Copy the entries in full from the line containing "How far does (x=341, y=36)" through the end of the entries, leaving everything else unchanged but raising every number in the answers (the distances and the box coordinates) by 43.

..............................

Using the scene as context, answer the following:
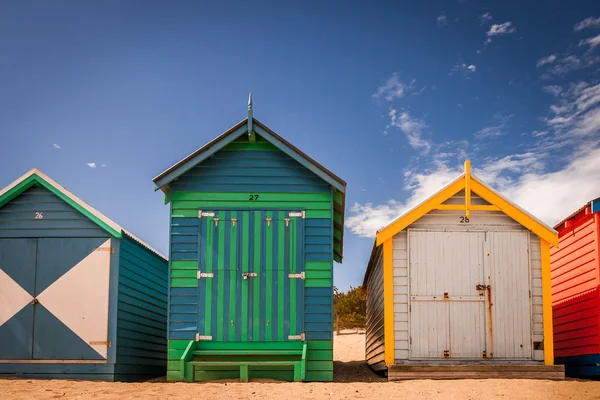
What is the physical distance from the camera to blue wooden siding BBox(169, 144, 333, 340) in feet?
41.0

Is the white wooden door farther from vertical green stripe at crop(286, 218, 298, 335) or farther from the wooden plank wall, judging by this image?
vertical green stripe at crop(286, 218, 298, 335)

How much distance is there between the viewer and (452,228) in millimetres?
12922

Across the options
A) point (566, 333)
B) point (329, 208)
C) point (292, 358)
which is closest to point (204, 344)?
point (292, 358)

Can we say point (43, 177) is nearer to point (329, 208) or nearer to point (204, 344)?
point (204, 344)

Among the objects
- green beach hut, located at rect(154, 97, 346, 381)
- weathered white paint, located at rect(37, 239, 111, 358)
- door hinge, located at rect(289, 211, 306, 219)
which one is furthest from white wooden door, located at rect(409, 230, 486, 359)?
weathered white paint, located at rect(37, 239, 111, 358)

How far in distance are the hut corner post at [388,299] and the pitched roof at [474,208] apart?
245 millimetres

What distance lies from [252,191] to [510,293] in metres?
5.17

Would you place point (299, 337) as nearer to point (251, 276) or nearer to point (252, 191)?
point (251, 276)

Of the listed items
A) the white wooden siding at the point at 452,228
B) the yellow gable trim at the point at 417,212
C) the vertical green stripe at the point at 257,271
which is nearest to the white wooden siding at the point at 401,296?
the white wooden siding at the point at 452,228

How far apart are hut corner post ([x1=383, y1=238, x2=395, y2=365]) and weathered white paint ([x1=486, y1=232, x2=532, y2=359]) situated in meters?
1.83

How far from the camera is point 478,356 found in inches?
493

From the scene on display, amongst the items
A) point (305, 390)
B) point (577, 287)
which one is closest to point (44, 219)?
point (305, 390)

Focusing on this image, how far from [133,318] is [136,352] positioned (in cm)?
72


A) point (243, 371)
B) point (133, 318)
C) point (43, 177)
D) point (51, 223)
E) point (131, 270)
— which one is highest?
point (43, 177)
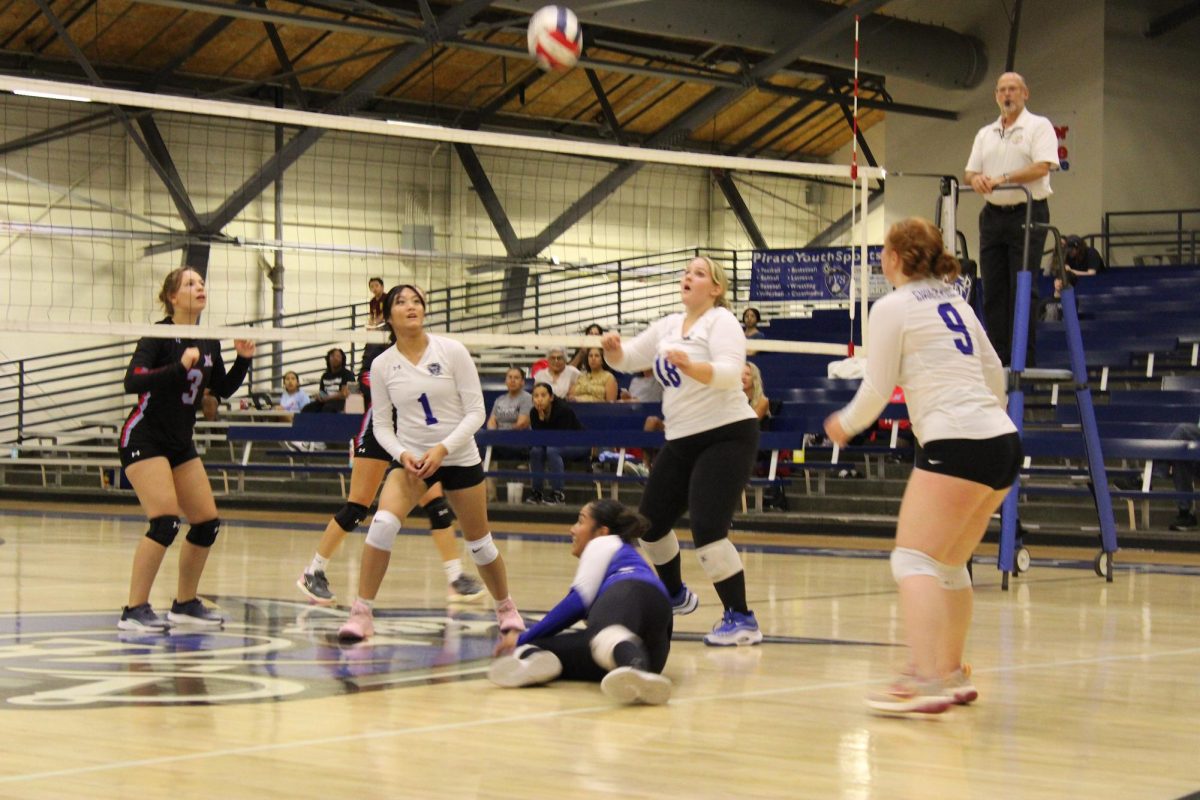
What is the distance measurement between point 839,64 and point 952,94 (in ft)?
7.65

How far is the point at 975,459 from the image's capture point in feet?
14.6

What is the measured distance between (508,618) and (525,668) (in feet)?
4.44

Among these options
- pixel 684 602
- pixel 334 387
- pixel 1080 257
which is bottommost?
pixel 684 602

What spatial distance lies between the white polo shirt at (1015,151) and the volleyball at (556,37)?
121 inches

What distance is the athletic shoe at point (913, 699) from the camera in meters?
4.38

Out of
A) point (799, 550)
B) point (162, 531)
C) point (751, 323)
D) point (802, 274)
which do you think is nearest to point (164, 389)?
point (162, 531)

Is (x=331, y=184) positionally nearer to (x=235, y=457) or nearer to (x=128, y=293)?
(x=128, y=293)

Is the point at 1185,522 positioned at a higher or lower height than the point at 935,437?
lower

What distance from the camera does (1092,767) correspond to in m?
3.72

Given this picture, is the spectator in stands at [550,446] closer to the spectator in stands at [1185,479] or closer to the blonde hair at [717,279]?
the spectator in stands at [1185,479]

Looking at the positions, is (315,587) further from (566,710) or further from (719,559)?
(566,710)

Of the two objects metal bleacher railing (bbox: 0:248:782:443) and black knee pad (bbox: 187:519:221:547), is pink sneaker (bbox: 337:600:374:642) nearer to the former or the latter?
black knee pad (bbox: 187:519:221:547)

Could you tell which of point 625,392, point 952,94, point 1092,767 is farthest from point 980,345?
point 952,94

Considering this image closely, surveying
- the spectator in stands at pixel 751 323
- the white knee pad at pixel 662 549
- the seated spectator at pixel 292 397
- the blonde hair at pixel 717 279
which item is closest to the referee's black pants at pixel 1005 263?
the blonde hair at pixel 717 279
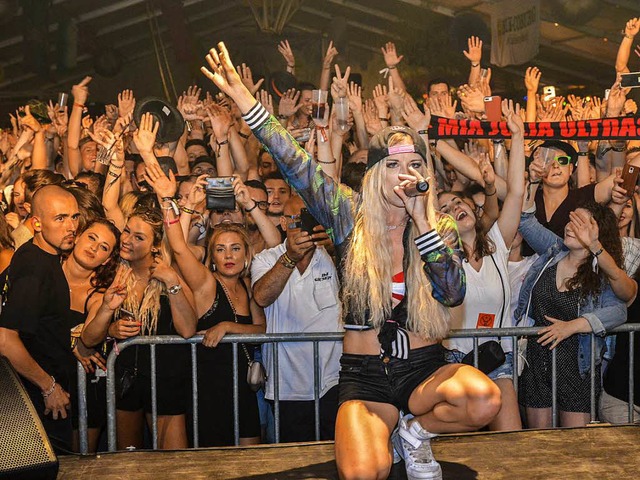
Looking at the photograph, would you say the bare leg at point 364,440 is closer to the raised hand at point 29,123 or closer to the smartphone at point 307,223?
the smartphone at point 307,223

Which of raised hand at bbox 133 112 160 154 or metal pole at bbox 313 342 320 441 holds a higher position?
raised hand at bbox 133 112 160 154

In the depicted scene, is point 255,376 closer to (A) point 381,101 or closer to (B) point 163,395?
(B) point 163,395

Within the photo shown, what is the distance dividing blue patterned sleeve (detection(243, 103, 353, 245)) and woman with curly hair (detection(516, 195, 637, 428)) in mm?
1469

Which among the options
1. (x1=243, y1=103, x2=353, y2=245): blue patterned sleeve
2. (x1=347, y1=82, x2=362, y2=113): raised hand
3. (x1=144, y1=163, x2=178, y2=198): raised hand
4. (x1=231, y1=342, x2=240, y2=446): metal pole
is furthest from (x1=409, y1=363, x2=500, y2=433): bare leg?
(x1=347, y1=82, x2=362, y2=113): raised hand

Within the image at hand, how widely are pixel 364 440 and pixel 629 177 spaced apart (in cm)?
266

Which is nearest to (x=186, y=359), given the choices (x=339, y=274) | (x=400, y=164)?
(x=339, y=274)

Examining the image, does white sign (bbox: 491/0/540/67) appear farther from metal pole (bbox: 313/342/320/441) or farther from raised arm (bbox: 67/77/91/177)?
metal pole (bbox: 313/342/320/441)

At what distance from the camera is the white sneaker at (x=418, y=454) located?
Result: 3586mm

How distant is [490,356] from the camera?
4.21m

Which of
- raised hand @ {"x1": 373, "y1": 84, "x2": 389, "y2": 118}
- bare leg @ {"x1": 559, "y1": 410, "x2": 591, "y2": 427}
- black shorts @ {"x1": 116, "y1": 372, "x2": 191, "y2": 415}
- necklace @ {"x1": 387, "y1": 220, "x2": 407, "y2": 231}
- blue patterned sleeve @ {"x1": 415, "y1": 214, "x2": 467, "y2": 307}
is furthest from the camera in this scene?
raised hand @ {"x1": 373, "y1": 84, "x2": 389, "y2": 118}

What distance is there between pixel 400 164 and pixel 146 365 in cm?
190

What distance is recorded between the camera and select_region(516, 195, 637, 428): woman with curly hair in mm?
4641

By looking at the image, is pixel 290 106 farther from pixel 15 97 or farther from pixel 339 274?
pixel 15 97

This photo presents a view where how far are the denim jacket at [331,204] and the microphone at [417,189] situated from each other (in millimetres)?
220
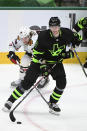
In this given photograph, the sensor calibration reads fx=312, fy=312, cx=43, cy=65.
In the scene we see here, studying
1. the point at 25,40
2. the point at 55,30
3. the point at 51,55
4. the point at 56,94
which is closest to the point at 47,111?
the point at 56,94

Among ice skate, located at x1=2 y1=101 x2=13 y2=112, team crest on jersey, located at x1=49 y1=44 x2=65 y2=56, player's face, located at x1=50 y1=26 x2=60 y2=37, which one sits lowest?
ice skate, located at x1=2 y1=101 x2=13 y2=112

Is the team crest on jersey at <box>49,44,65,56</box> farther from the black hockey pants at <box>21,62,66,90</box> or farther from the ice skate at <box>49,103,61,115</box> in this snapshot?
the ice skate at <box>49,103,61,115</box>

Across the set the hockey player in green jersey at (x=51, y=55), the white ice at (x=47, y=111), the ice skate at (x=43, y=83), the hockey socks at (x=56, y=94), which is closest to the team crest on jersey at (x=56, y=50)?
the hockey player in green jersey at (x=51, y=55)

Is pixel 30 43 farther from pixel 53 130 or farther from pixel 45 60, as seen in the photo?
pixel 53 130

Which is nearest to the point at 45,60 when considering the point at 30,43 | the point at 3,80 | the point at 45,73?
the point at 45,73

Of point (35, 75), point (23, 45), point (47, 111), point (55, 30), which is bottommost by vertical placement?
point (47, 111)

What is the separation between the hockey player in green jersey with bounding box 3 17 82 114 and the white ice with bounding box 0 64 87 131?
0.52ft

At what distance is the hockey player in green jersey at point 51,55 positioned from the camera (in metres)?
3.36

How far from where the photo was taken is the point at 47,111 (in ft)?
12.5

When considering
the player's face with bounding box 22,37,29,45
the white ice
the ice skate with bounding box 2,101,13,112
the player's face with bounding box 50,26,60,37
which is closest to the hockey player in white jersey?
the player's face with bounding box 22,37,29,45

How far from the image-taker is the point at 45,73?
11.6 feet

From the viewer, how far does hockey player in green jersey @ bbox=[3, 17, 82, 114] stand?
3.36 metres

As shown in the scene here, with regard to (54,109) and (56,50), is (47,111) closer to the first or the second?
(54,109)

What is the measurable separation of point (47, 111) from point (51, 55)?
749 millimetres
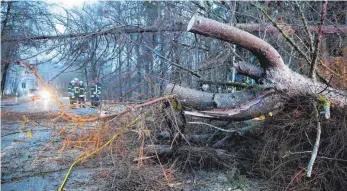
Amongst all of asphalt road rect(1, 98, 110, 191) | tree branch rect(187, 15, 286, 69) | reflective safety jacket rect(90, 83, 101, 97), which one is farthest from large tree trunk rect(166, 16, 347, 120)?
reflective safety jacket rect(90, 83, 101, 97)

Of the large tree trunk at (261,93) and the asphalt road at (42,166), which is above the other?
the large tree trunk at (261,93)

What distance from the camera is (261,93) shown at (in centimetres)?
331

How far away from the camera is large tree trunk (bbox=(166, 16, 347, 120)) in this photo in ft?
10.6

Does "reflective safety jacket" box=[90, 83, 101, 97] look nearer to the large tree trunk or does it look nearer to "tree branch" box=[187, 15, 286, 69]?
the large tree trunk

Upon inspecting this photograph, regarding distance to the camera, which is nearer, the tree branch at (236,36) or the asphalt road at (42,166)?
the tree branch at (236,36)

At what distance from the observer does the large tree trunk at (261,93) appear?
10.6ft

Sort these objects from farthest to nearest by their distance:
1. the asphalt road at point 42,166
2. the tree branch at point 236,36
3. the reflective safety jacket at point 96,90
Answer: the reflective safety jacket at point 96,90, the asphalt road at point 42,166, the tree branch at point 236,36

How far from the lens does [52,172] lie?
12.1 feet

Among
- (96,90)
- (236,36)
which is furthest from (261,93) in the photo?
(96,90)

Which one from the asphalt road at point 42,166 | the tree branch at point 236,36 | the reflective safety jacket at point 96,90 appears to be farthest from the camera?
the reflective safety jacket at point 96,90

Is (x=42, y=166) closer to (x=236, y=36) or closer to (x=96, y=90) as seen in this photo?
(x=236, y=36)

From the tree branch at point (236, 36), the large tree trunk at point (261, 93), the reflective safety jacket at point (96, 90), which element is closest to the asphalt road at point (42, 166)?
the large tree trunk at point (261, 93)

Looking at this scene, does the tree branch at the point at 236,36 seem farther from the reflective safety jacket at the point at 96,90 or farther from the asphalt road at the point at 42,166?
the reflective safety jacket at the point at 96,90

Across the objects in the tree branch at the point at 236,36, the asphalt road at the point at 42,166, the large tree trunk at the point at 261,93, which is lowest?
the asphalt road at the point at 42,166
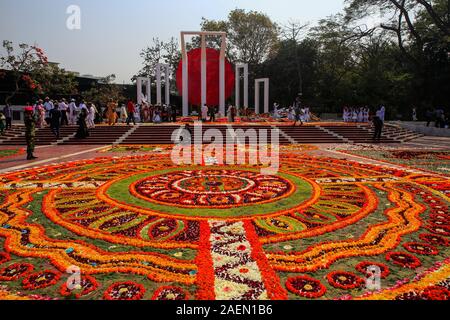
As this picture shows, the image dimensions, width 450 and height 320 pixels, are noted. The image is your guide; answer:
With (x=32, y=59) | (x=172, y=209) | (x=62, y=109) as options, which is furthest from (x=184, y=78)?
(x=172, y=209)

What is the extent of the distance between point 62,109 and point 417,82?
23.5 meters

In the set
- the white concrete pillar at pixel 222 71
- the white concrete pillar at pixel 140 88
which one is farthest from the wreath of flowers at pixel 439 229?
the white concrete pillar at pixel 140 88

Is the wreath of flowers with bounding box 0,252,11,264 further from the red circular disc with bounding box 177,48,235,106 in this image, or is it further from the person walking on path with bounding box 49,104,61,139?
the red circular disc with bounding box 177,48,235,106

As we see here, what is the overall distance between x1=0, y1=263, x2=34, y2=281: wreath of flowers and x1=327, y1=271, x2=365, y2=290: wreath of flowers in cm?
278

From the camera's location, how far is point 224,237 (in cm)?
396

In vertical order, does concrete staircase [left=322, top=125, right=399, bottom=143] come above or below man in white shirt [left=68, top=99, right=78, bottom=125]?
below

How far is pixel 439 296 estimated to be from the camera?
8.88ft

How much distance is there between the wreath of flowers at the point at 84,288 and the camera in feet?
9.03

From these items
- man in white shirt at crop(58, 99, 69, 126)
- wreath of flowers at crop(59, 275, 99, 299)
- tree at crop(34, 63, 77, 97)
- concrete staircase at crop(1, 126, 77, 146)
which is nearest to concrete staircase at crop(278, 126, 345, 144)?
concrete staircase at crop(1, 126, 77, 146)

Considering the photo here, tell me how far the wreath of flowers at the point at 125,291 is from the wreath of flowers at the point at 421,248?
9.28 feet

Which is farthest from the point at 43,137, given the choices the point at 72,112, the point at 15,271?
the point at 15,271

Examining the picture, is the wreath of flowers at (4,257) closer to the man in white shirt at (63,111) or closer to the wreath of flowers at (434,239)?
the wreath of flowers at (434,239)

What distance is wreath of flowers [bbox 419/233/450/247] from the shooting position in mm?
3811

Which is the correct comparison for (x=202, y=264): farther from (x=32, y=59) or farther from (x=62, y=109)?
(x=32, y=59)
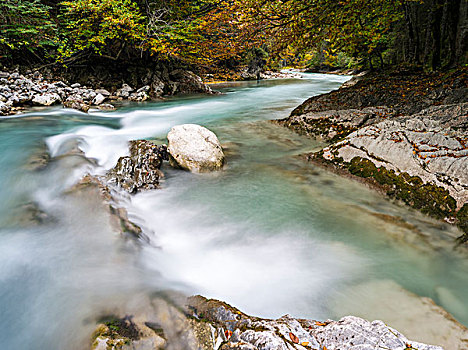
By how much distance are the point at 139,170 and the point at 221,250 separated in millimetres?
2437

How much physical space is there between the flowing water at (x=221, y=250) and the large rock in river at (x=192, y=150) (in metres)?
0.23

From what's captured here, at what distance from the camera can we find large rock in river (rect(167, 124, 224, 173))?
5.06 m

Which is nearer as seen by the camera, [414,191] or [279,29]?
[414,191]

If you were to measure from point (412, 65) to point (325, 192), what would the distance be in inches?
341

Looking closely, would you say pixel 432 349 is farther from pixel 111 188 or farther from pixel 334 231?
pixel 111 188

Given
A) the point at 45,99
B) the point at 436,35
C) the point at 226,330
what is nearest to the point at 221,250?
the point at 226,330

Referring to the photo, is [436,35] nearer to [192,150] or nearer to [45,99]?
[192,150]

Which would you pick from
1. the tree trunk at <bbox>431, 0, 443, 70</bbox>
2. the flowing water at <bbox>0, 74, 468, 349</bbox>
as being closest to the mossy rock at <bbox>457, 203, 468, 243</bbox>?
the flowing water at <bbox>0, 74, 468, 349</bbox>

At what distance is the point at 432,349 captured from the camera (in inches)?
53.9

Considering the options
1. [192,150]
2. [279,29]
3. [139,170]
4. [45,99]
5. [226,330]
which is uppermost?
[279,29]

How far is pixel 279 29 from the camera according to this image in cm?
547

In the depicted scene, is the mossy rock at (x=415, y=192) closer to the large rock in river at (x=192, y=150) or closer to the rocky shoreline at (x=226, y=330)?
the rocky shoreline at (x=226, y=330)

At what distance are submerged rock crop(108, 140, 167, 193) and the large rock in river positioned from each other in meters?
0.37

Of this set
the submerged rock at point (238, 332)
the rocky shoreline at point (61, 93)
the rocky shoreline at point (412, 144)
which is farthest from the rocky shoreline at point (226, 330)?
the rocky shoreline at point (61, 93)
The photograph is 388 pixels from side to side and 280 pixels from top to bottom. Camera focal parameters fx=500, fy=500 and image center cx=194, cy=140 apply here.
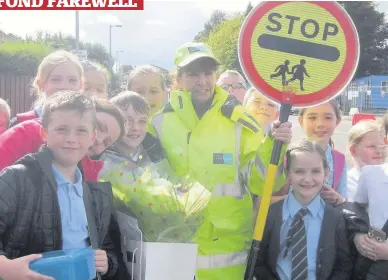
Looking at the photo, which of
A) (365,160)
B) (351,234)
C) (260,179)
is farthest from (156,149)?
(365,160)

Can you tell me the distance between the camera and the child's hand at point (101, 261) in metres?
2.12

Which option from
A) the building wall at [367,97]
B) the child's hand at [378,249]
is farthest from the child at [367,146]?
the building wall at [367,97]

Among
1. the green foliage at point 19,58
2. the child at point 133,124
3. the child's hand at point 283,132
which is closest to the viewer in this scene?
the child's hand at point 283,132

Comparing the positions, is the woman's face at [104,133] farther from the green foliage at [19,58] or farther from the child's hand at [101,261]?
the green foliage at [19,58]

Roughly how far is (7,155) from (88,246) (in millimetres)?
578

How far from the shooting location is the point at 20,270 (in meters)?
1.86

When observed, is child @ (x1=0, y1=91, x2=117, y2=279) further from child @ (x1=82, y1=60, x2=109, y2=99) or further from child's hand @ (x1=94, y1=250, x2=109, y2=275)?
child @ (x1=82, y1=60, x2=109, y2=99)

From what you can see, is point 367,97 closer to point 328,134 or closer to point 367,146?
point 367,146

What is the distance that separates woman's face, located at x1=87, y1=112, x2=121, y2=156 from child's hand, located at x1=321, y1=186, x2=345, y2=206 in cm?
125

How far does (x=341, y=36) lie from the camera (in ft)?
8.39

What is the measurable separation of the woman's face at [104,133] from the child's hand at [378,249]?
1.46m

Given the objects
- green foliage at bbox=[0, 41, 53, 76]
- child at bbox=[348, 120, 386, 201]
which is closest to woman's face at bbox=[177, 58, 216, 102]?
child at bbox=[348, 120, 386, 201]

..............................

◆ **Exercise result**
How far does (x=341, y=36) lie from the camera (in ft)?
51.39

What is the measurable separation of the woman's face at [104,133] from the child's hand at [378,249]?
44.46m

Given the objects
- green foliage at bbox=[0, 41, 53, 76]
- child at bbox=[348, 120, 386, 201]
which is closest to woman's face at bbox=[177, 58, 216, 102]?
child at bbox=[391, 163, 429, 244]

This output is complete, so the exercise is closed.